I'm looking to create a large number of searches that will identify suspicious security events. An example of the logic would be as follows:
If the number of failed logins from src_ip in the first minute is > 3, set priority to 2. If the number of failed logins from src_ip in the first 3 minutes is > 100, set priority to 5. If the number of failed logins from src_ip in the first to minutes is > 1000, set priority to 9.
This kind of logic would capture a brute force login attack with increasing confidence.
What is the best way to implement something like this without having to schedule hundreds of searches (assuming you want to monitor a large variety of suspicious events)? I've been experimenting with a search like this:
host="192.168.198.1" earliest=-5m [search * earliest=-5m latest=-4m | stats count by src_ip,dest_ip,dest_port | rename count AS count1] | stats count by src_ip,dest_ip,dest_port | table src_ip,dest_ip,dest_port,count1,count
This search ran for a very, very long time. Far longer than the 5 minutes it was looking at. Would a better approach be to run saved searches that collect stats on the events in question and save them to either a lookup table or summary index for use by other searches that would apply the logic?
Is it possible to run a search with a latest= value that is in the future?
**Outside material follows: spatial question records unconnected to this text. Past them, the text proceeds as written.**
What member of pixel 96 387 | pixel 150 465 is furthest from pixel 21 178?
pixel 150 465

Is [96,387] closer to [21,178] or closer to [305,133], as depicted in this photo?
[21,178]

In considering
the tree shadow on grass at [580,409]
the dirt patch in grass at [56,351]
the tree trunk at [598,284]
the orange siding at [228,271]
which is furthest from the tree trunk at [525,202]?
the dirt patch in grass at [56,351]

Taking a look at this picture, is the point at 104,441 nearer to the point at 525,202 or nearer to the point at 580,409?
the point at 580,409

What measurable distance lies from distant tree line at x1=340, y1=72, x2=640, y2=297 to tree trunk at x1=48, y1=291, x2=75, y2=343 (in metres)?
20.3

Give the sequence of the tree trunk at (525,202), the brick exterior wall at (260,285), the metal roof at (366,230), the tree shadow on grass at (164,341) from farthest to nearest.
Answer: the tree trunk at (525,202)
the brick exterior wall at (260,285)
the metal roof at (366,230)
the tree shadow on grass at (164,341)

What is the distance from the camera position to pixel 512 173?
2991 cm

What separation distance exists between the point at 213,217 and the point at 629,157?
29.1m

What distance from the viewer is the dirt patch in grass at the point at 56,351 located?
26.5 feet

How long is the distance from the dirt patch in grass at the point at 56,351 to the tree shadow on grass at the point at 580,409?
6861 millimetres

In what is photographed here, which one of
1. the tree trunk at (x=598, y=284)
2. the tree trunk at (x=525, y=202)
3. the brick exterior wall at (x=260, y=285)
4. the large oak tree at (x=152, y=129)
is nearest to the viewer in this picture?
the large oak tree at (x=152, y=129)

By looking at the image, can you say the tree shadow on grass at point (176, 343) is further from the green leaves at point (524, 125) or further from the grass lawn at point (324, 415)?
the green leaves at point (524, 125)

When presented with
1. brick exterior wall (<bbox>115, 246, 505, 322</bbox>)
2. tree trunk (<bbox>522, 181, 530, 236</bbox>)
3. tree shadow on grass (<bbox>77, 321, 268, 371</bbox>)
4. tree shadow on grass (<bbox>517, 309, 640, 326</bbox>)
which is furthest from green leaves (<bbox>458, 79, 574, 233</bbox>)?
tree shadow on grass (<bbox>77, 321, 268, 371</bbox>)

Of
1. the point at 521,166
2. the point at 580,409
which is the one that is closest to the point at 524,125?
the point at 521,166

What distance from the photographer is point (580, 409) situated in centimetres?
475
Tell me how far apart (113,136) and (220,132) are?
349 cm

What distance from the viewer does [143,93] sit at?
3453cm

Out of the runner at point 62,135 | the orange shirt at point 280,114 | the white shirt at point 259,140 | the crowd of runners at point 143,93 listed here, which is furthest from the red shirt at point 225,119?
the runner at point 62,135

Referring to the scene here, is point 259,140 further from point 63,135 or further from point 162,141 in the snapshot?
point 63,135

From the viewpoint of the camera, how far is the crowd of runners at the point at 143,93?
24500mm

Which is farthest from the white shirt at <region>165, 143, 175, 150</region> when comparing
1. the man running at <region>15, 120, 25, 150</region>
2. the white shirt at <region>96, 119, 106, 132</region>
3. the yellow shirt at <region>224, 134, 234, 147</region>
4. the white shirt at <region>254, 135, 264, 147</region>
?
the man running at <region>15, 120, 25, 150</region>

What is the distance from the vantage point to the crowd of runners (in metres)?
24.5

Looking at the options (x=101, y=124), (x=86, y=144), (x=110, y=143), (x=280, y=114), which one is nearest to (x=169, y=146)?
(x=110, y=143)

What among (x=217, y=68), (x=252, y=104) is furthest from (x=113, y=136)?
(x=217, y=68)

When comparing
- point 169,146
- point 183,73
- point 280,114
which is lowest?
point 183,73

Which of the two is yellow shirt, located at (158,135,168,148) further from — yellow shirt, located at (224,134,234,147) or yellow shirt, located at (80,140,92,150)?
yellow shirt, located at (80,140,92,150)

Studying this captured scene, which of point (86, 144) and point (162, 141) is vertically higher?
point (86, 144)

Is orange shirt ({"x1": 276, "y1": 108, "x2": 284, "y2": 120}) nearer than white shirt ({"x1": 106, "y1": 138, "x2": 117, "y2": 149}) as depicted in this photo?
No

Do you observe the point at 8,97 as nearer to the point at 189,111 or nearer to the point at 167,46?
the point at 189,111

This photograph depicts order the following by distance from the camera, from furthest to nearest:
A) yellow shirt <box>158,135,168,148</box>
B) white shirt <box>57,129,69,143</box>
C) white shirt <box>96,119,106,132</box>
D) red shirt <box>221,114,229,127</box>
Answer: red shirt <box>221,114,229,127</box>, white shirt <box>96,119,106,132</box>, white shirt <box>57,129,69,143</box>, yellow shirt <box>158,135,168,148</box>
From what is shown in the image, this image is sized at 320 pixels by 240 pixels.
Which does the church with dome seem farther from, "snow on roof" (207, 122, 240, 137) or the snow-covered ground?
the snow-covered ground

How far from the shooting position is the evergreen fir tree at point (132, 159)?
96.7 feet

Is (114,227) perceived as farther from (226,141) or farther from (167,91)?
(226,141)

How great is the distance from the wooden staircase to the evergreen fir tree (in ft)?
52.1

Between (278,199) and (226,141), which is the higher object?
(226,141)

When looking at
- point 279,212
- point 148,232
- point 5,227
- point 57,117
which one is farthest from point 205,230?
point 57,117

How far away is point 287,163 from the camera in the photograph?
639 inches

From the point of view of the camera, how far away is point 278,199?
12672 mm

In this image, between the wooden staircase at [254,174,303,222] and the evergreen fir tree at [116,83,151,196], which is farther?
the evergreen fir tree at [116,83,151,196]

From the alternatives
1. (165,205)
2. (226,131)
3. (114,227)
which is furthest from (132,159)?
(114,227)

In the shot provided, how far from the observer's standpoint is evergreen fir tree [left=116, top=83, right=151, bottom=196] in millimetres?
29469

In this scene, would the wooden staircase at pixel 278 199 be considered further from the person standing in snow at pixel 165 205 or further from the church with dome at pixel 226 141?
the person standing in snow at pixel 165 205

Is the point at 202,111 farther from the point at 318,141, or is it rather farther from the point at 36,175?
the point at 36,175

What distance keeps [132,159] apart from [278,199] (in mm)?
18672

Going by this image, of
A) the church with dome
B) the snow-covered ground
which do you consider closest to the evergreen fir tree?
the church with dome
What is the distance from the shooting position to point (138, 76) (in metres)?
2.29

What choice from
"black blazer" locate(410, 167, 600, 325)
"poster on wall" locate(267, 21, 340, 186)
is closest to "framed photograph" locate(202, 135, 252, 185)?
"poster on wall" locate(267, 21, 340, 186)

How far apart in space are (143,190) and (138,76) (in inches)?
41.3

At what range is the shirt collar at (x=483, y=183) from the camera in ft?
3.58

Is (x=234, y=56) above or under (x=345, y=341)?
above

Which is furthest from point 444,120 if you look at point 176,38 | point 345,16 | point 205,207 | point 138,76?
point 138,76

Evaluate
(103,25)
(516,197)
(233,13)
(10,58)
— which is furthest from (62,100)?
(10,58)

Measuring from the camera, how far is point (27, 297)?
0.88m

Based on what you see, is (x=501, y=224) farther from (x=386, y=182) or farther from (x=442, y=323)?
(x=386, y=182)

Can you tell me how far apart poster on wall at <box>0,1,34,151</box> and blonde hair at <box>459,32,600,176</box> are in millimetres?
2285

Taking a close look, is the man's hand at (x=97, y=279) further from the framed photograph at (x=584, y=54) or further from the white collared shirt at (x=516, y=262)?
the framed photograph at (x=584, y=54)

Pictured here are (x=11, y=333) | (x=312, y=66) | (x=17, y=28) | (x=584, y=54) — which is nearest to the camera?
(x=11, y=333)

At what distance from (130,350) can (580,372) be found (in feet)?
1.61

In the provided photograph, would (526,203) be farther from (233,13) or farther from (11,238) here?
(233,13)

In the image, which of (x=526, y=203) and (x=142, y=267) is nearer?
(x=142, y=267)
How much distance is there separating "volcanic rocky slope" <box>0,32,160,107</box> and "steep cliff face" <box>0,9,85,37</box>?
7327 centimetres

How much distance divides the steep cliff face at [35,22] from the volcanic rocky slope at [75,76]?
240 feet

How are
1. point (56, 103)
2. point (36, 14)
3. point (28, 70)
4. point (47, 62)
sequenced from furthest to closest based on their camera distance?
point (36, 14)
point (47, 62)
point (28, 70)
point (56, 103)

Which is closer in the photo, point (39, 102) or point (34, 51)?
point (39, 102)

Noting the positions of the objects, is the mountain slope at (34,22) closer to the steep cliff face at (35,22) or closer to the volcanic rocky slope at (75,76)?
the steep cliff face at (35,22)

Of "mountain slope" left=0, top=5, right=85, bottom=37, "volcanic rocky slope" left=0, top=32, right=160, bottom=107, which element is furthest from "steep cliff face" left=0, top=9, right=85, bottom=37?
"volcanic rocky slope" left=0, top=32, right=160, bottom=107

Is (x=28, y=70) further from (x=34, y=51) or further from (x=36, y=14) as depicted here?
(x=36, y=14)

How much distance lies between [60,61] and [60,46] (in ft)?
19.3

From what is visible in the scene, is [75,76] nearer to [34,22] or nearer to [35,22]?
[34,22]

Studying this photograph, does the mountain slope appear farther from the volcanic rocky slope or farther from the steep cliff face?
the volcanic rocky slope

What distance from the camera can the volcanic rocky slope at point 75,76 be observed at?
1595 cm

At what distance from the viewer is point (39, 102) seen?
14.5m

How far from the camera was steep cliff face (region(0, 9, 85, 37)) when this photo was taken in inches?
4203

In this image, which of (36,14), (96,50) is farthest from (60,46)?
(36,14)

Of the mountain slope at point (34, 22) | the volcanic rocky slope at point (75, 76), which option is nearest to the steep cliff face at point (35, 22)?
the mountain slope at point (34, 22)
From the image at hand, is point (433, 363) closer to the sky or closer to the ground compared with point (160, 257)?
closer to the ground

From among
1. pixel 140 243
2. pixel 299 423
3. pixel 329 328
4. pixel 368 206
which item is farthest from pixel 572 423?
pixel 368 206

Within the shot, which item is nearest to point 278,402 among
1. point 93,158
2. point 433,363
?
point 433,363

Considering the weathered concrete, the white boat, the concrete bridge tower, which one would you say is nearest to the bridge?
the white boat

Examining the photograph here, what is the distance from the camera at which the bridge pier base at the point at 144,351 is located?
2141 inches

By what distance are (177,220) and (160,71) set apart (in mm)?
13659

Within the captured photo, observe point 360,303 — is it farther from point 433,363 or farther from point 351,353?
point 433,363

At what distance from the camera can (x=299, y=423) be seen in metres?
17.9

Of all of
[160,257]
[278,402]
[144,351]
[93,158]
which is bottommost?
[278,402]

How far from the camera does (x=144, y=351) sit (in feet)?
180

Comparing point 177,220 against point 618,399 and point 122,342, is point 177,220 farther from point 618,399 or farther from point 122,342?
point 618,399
I can see implementing something like this: A search runs every minute and checks the event id against a lookup table to see if that event triggers a more complex search. If so, it returns the search string. If there is a match, the event is piped to the search string returned from the lookup table with a latest= value x minutes into the future. That search would run until the latest= value is met and then use eval or stats to apply the logical tests. Ideally that final search could be sent to the background so the next event with a positive match in the lookup table can be processed.
Any help is appreciated.
earliest=-5m "failed login" | timechart count by src_ip | eval minsago=floor((now()-_time)/60) | lookup threshold_table minsago OUTPUT threshold priority | where count > threshold | stats max(priority) as priority by src_ip
And threshold table as:
minsago,threshold,priority 0,3,2 2,100,5 4,1000,9
seems like it would fit the textual description.
As far as time range, yes you can search for events in the future, but it sounds more like you really want to use real-time searches (or real-time alerts once 4.2 is out)
Update: You can just add in a
streamstats command to get the cumulative count:
earliest=-5m "failed login" | bucket _time span=1m | stats count by _time,src_ip | sort + _time | streamstats current=t window=0 global=f sum(count) as count by src_ip | eval minsago=floor((now()-_time)/60) | lookup threshold_table minsago OUTPUT threshold priority | where count > threshold | stats max(priority) as priority by src_ip
First off, I want to thank you and all the other folks who have answered my slews of questions. The Splunk community is incredibly supportive!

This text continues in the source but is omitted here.